Le projectile Taser XREP

À l’intérieur de la coque transparente
La plupart des officiers ne voient pas l’intérieur de leurs munitions. Mais le XREP est différent. Le boîtier est en plastique transparent. Le Taser l’a rendu transparent afin que vous puissiez repérer la bonne balle avant qu’elle n’atteigne la chambre. Les fusils de chasse standards utilisent de la poudre à canon. Le XREP l’utilise également. Il s’éjecte comme n’importe quel autre obus. Mais ce qui en ressort n’est pas du plomb. C’est un projectile électronique de 3,4 grammes. Cela représente environ 0,12 once.
Le nez porte quatre électrodes aiguisées. Ils transpercent les tissus et la peau. Ils deviennent le principal point de contact de la charge électrique. Avant qu’il ne frappe, le nez et le deuxième étage bougent ensemble. Une paire de fils recouverts de Kevlar relient les deux moitiés. Cela maintient la connexion intacte pendant le vol.
L’électronique dans la queue
La moitié arrière du projectile contient le cerveau. Il contient une batterie, un transformateur et un microprocesseur. Le microprocesseur agit à la fois comme déclencheur et comme moniteur. La batterie stocke l’énergie nécessaire au déploiement. Le transformateur fait le gros du travail. Il convertit la puissance de la batterie en une tension plus élevée.

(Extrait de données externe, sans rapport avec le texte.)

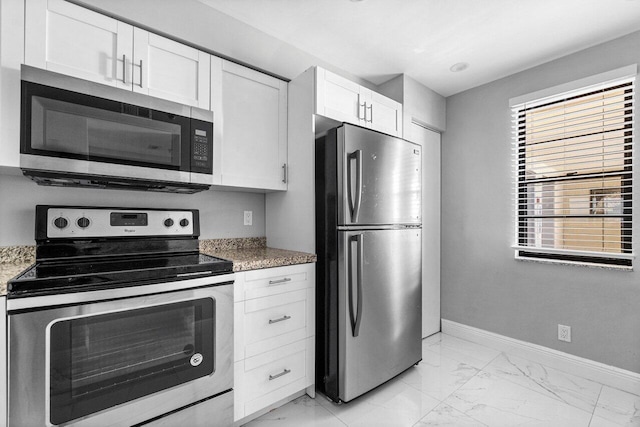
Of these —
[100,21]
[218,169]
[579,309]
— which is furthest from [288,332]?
[579,309]

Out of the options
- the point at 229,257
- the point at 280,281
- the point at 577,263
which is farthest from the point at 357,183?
the point at 577,263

Comment fonctionne un transformateur ? C’est de la physique simple. Le courant alternatif circule dans des bobines enroulées autour d’un noyau. Pensez à deux fils enroulés autour d’un clou en fer. La première bobine crée un champ magnétique. Ce champ induit un champ électrique dans la deuxième bobine. Les électrons commencent à bouger. Les transformateurs élévateurs augmentent la tension. Les transformateurs abaisseurs le diminuent. Le XREP a besoin d’un pas en avant. Il doit générer suffisamment de tension pour induire une incapacité neuromusculaire (IMN) chez la cible. Trop peu de tension et le sujet n’est pas arrêté. Trop, et vous pourriez les tuer.

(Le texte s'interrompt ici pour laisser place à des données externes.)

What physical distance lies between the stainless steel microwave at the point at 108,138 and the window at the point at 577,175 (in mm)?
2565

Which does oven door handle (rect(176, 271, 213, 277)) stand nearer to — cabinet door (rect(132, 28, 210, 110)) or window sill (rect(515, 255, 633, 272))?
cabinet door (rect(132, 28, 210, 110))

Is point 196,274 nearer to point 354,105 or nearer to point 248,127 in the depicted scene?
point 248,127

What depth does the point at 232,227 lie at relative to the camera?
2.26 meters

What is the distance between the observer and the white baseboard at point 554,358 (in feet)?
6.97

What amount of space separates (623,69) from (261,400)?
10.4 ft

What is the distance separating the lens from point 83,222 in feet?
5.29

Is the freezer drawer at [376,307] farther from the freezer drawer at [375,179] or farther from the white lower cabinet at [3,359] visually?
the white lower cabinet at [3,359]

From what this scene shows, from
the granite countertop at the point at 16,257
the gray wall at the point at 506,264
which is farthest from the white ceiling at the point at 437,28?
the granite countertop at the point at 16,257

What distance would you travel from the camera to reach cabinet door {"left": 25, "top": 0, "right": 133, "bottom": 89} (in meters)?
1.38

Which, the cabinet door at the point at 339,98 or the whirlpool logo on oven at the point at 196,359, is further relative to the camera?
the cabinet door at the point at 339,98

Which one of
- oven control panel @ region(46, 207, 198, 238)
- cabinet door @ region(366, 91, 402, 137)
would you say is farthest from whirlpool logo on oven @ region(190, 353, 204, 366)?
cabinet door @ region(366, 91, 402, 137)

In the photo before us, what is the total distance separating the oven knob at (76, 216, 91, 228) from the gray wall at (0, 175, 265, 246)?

La sécurité dès la conception
Le Taser empêche le XREP de devenir une arme mortelle en limitant le courant. Le système limite le débit à quelques milliampères seulement. C’est la principale différence entre un choc et un décès. L’ampérage est le nombre d’électrons en mouvement. La tension est la pression qui les pousse. Vous pouvez survivre à une haute tension si l’ampérage est faible. Mais 100 milliampères suffisent pour arrêter un battement de cœur. Le XREP reste en dessous de ce seuil.
Dynamique de déploiement
La base du projectile contient six électrodes. Ils se déploient lors de l’impact. Pour maintenir la balle stable dans les airs, trois ailerons à ressort se déploient lorsqu’elle quitte le canon. La stabilisation est importante. Un projectile bancal manque.
Examinons les mécanismes de tir du Taser XREP. La physique est précise. L’ingénierie est brutale. Mais le résultat est binaire. Est-ce que ça a marché ? Ou est-ce que ça a échoué ?

L’anatomie d’un impact XREP
Au moment où ces fusils de chasse ont toussé, la situation est passée du chaos à une leçon de physique très spécifique et violente. Les gardes ne visaient pas seulement ; ils déployaient un matériel complexe conçu pour court-circuiter la volonté humaine sans arrêter un cœur.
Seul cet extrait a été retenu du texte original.